_Work instruction 1:_
Answer these questions using the article on boomflation.
(a) How much higher was the median balance of household checking accounts in July than in the same period in 2019?
(b) What was the dollar size of the infrastructure plan President Joe Biden signed in November?
(c) According to the Census Bureau, what is the median age of Americans?
_Work instruction 2:_ Please output the part of the article on boomflation from "Consider: Household savings" to "for better work.", copied word for word.

(Reading passage begins)

In the 1970s, we suffered through “stagflation” — a stagnant economy and high inflation. Now, for a few months at least, we experienced “boomflation” — a booming economy and high inflation.
Consider: Household savings are up. The median balance of household checking accounts was more than 50% higher in July than the same period in 2019. Workers are enjoying some of their best raises in decades. Job openings are at an all-time high, leaving many people feeling confident enough to quit their jobs and look for better work.
In November, President Joe Biden signed a bipartisan $1 trillion infrastructure plan into law, sending money into improving transportation, the utility grid and broadband.
Yet at the same time, inflation rose again in November, with the Consumer Price Index hitting the highest level since 1982. That was when then-Federal Reserve Chair Paul Volcker brought on a severe recession to snap the U.S. economy out of runaway inflation.
In 1982, we were on the downslope of years of rising prices. Now we may be on an upslope, but I doubt if it’s for long. The increase in November was smaller than October.
More important, the Fed is winding down its stimulus program of bond buying and preparing for at least three interest-rate increases next year.
Politically, inflation will hurt the Democrats more than any domestic accomplishments (indeed, Republicans can argue they overstimulated the economy, goosing the increase in prices) and bring promises to cut spending, taxes and regulation (not that any of this would address inflation).
Not everyone has adult memories of the high inflation of the 1970s. According to the Census Bureau, the median age of Americans is 38 years.
But voters feel pain at the pump — rising gasoline costs have been among the biggest problems — immediately, viscerally, every time they fill up. It makes one wonder how the government can ever combat climate change by needed higher fuel prices. Also, higher wages are eaten up by inflation.
No wonder the latest (October) University of Michigan Survey of Consumer Sentiment fell to its lowest level since the pandemic recovery. The economy may be booming but consumers feel lousy.

(Reading passage ends)
(Material shown begins)

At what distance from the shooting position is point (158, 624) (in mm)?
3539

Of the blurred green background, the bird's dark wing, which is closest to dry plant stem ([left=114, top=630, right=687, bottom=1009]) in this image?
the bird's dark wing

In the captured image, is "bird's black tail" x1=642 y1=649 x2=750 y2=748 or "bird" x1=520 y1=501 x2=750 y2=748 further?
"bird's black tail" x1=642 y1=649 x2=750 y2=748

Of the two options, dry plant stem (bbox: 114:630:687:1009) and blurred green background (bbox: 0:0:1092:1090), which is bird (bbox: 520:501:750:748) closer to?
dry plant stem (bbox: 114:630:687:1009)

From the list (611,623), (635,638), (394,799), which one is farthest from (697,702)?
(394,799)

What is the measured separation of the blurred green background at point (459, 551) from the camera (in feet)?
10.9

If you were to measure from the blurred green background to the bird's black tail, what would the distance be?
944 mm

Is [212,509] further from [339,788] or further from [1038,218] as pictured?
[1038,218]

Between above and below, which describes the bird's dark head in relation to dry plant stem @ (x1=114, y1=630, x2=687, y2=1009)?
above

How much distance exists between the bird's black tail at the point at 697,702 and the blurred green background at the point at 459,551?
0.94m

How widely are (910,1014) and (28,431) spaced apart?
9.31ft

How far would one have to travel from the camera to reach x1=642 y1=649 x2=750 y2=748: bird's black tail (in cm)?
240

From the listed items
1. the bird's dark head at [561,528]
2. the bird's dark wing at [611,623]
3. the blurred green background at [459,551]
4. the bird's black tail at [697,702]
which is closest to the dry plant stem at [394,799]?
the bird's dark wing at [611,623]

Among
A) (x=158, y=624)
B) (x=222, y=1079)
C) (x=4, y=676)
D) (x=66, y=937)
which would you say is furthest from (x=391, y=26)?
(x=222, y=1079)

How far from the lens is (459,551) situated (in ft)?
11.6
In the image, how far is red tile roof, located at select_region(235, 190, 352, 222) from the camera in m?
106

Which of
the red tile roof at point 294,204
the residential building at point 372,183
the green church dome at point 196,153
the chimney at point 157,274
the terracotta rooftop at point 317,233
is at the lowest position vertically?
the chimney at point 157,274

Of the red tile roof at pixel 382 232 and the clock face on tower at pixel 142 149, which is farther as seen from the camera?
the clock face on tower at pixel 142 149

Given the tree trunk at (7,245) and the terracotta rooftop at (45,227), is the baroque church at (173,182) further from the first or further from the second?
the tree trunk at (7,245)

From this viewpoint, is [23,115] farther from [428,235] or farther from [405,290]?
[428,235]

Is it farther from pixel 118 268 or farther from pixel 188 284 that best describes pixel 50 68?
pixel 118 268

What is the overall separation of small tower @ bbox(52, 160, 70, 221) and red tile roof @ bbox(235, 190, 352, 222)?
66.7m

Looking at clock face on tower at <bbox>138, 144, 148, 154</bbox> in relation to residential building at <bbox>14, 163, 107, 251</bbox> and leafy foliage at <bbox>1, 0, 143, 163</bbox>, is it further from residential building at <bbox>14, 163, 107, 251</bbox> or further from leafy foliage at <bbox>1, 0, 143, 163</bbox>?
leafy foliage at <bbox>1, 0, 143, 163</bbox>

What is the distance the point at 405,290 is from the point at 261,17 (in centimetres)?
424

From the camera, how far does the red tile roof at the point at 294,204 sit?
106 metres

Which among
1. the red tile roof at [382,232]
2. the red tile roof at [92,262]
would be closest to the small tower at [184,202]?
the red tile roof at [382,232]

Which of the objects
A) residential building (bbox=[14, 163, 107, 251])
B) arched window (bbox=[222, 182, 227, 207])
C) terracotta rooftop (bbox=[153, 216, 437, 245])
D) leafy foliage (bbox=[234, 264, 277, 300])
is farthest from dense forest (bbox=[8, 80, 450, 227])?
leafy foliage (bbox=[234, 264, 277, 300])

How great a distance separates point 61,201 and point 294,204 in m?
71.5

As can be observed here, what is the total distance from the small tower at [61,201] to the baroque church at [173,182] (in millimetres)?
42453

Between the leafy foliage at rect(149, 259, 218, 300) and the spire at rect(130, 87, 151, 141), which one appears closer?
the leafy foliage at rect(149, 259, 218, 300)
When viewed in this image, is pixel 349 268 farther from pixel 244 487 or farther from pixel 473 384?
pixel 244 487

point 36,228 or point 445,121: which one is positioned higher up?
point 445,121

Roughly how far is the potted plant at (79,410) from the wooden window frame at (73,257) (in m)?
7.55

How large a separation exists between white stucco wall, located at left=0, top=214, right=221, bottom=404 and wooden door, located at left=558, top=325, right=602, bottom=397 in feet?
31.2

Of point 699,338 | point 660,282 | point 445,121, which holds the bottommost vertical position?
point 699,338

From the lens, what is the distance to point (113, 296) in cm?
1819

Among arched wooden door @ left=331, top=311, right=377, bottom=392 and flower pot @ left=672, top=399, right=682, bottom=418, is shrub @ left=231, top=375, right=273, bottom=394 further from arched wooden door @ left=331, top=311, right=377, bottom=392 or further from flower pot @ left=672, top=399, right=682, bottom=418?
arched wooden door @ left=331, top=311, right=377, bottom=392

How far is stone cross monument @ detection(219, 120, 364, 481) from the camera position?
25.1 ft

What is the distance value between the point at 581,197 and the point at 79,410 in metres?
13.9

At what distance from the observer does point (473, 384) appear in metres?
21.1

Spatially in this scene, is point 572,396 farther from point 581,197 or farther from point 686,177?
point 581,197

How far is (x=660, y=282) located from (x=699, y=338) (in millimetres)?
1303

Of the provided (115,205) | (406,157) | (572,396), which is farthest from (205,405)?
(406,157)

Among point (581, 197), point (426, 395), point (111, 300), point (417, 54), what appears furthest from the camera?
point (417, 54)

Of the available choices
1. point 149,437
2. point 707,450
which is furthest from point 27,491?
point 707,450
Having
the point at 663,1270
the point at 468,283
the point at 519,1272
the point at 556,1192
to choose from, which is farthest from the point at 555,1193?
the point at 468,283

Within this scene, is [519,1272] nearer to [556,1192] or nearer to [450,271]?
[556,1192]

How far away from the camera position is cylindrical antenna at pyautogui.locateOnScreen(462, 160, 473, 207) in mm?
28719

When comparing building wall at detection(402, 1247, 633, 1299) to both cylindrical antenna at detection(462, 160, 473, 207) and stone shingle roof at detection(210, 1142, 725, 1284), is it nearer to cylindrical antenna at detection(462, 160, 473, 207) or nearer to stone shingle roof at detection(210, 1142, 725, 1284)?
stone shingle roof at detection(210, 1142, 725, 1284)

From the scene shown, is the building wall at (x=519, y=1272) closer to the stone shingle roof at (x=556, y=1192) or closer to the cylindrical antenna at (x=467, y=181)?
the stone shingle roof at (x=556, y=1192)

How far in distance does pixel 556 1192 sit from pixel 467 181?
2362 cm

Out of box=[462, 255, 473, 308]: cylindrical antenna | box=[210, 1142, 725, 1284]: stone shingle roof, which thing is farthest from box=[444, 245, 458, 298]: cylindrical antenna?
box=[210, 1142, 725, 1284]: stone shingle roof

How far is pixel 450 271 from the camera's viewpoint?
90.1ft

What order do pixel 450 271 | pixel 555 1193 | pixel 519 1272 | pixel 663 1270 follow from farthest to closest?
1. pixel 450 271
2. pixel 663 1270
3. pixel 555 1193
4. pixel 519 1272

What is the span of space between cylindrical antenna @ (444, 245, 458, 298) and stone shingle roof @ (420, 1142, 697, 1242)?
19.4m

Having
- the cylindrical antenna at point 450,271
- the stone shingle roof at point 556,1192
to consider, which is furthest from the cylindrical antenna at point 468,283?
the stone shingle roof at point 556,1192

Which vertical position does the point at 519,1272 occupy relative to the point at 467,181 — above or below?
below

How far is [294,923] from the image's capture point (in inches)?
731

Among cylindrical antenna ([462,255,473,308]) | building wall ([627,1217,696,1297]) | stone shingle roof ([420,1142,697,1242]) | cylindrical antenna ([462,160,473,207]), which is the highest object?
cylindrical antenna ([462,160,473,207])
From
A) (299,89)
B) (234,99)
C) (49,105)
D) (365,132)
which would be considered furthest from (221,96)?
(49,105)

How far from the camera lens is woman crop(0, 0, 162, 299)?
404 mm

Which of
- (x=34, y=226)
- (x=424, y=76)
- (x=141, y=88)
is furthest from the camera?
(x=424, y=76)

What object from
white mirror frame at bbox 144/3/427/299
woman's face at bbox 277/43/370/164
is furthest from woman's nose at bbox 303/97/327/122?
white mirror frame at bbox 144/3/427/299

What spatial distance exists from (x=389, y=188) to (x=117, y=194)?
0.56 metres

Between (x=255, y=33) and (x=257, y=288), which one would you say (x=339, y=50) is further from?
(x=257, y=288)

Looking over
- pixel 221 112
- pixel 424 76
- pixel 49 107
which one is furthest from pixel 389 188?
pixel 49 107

(Material shown ends)

_Final answer 1:_
(a) More than 50% higher.
(b) $1 trillion.
(c) 38 years.

_Final answer 2:_
Consider: Household savings are up. The median balance of household checking accounts was more than 50% higher in July than the same period in 2019. Workers are enjoying some of their best raises in decades. Job openings are at an all-time high, leaving many people feeling confident enough to quit their jobs and look for better work.